EXERCISE OBJECTIVE:
Reproduce the lines below word for word, beginning with the line that contains "What is the separation distance between" and continuing through the final line.

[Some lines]
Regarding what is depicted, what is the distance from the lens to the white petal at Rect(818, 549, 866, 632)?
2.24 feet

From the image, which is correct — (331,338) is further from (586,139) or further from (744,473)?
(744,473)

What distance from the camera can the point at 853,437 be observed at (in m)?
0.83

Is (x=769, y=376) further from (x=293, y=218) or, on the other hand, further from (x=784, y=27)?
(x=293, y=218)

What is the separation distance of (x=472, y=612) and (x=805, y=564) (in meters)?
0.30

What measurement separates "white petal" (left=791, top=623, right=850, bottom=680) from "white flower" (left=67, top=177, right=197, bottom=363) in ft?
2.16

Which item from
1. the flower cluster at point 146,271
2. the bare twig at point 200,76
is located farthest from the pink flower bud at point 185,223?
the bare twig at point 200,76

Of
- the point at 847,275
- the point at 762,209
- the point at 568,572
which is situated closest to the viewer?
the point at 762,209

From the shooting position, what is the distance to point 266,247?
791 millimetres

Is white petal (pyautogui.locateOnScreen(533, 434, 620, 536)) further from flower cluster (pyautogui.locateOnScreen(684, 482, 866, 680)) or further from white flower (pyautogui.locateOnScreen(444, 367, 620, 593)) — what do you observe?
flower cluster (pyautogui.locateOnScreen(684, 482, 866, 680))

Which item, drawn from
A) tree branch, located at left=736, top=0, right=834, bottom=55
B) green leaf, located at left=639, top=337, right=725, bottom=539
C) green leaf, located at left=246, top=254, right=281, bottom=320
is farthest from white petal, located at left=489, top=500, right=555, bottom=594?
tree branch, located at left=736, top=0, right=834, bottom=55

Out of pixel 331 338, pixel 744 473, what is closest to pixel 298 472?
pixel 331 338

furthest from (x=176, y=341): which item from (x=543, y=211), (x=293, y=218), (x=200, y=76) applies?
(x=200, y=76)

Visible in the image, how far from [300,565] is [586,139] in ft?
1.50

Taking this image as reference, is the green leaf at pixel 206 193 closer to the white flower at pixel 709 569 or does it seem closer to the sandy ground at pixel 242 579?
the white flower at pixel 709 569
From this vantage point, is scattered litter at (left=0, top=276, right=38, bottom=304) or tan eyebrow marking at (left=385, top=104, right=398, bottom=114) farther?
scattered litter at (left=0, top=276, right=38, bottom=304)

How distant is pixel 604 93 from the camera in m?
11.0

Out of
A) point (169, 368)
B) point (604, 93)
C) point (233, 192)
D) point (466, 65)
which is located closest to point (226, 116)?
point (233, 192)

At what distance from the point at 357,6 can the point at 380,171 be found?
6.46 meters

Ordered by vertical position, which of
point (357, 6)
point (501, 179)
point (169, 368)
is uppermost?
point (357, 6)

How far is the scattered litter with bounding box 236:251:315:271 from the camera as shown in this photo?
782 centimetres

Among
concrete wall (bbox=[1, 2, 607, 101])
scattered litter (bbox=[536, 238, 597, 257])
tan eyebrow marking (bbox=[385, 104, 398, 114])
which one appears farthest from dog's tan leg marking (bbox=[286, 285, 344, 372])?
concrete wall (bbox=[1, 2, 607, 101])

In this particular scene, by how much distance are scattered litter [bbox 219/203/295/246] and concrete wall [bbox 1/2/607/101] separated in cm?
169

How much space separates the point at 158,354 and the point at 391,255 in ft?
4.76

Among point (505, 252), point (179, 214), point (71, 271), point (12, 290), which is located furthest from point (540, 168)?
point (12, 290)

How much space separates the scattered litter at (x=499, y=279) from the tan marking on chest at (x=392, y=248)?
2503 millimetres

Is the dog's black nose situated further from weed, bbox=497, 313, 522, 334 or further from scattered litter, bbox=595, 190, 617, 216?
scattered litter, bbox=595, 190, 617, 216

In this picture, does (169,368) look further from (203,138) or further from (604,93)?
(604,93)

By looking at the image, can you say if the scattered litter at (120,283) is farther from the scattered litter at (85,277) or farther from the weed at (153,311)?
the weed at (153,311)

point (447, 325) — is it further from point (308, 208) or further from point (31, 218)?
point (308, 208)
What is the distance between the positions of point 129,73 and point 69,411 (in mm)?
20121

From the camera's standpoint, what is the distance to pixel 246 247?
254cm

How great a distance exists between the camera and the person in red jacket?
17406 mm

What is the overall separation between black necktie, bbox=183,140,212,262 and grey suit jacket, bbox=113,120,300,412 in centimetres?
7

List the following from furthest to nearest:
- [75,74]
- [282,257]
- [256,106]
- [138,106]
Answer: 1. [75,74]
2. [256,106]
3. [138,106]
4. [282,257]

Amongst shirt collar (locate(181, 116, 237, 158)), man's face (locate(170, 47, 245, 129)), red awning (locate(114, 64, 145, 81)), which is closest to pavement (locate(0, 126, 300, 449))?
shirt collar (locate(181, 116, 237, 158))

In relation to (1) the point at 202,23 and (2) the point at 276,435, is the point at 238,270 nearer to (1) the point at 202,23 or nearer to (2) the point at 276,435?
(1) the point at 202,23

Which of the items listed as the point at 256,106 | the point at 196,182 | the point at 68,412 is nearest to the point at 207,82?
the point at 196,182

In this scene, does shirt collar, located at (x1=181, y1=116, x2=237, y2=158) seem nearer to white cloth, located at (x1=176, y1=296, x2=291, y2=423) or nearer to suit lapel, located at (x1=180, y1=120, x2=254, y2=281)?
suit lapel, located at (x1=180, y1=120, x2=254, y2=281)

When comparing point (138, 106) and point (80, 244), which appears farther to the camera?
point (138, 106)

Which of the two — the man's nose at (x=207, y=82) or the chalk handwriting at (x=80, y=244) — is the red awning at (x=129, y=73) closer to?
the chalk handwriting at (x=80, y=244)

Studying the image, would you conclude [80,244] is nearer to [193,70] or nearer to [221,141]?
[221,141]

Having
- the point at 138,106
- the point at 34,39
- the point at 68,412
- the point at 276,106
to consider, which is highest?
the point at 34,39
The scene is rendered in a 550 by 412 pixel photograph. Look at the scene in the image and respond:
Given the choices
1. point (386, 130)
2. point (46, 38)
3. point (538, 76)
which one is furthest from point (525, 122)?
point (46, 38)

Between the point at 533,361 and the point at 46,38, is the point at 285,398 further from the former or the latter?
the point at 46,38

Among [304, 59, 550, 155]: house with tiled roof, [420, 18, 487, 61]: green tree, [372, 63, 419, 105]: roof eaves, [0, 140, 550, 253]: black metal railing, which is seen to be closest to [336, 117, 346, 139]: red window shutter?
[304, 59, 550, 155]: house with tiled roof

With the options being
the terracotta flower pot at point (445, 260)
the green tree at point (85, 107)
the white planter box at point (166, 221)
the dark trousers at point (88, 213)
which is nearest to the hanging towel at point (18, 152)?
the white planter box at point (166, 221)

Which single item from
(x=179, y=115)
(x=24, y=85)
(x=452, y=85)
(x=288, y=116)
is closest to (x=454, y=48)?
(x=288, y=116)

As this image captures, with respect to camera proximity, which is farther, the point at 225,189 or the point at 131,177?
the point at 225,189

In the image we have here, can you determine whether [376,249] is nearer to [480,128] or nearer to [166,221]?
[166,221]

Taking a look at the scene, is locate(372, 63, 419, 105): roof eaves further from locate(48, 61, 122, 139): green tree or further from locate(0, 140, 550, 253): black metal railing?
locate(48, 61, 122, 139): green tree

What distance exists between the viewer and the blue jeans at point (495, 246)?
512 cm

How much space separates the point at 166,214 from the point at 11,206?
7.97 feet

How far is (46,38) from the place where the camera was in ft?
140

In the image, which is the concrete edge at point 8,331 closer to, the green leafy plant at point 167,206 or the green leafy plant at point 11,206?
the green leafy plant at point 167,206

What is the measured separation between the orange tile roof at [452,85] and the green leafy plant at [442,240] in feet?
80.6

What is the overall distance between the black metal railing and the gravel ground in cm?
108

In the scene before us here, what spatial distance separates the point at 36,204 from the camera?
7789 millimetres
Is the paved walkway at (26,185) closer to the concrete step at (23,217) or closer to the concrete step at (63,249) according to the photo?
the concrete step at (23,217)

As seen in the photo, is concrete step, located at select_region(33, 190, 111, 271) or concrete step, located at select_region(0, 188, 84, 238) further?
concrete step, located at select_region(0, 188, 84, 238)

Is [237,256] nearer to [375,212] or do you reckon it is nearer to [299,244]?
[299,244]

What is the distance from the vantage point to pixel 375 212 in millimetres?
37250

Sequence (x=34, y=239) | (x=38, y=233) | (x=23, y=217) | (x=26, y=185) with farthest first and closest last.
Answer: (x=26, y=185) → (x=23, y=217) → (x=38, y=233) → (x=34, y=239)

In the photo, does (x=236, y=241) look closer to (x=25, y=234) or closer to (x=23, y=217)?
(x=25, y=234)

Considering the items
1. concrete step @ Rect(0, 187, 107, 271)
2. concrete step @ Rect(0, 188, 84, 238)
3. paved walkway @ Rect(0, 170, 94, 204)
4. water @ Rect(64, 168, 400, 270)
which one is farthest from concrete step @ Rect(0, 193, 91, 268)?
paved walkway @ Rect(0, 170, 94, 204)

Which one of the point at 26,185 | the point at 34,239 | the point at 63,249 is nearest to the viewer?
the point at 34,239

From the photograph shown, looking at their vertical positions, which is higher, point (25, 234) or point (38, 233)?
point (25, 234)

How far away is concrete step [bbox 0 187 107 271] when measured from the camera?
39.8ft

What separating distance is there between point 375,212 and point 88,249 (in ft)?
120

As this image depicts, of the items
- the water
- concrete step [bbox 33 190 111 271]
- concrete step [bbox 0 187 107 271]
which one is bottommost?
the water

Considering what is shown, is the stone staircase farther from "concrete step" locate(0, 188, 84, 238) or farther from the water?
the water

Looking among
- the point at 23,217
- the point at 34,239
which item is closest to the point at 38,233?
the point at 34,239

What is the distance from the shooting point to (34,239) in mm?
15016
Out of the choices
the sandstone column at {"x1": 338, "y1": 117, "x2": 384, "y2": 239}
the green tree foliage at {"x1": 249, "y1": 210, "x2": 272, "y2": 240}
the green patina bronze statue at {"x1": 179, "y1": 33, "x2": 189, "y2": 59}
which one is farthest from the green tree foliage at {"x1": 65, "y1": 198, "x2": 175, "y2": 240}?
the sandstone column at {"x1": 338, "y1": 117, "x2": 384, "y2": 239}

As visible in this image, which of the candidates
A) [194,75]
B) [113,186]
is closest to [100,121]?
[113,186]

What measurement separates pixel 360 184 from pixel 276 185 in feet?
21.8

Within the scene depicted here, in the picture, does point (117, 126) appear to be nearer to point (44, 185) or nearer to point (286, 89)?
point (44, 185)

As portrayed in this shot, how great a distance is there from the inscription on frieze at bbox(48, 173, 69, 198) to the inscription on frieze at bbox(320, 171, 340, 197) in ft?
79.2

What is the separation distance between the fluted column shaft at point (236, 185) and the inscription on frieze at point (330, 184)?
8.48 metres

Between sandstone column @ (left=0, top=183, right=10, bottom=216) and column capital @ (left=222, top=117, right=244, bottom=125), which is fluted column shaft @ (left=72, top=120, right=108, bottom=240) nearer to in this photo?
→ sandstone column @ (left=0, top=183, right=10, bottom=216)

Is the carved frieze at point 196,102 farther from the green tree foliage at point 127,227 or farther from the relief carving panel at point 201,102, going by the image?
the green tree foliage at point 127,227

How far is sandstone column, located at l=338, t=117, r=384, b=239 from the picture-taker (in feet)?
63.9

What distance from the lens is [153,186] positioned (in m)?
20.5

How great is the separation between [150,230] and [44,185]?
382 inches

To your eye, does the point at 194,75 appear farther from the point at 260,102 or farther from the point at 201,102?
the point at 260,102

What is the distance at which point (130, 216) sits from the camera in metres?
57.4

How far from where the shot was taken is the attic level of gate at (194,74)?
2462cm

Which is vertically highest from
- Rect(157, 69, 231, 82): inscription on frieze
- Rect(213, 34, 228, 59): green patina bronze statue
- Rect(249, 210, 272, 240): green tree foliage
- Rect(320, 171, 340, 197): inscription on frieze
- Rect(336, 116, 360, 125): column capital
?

CORRECT RESULT:
What is the separation distance between the fluted column shaft at point (236, 185) and the inscription on frieze at point (330, 184)?
8.48 metres

Between sandstone column @ (left=0, top=183, right=10, bottom=216) and column capital @ (left=222, top=117, right=244, bottom=125), which is fluted column shaft @ (left=72, top=120, right=108, bottom=240) nearer to in this photo?
→ sandstone column @ (left=0, top=183, right=10, bottom=216)

Is the carved frieze at point 196,102 farther from the green tree foliage at point 127,227 or farther from the relief carving panel at point 201,102, going by the image?
the green tree foliage at point 127,227

How far is sandstone column, located at l=338, t=117, r=384, b=239 from the picture-taker (in feet)?
63.9

What distance from the lens is [153,186] positioned (in m)?
20.5

How great is the separation between [150,230] and [44,185]?
382 inches

To your eye, does the point at 194,75 appear farther from the point at 260,102 or farther from the point at 201,102?
the point at 260,102

What is the distance at which point (130, 216) sits from the camera in metres?
57.4

How far from where the shot was taken is the attic level of gate at (194,74)?
2462cm

Which is vertically highest from
- Rect(157, 69, 231, 82): inscription on frieze
- Rect(213, 34, 228, 59): green patina bronze statue
- Rect(249, 210, 272, 240): green tree foliage
- Rect(320, 171, 340, 197): inscription on frieze
- Rect(336, 116, 360, 125): column capital
?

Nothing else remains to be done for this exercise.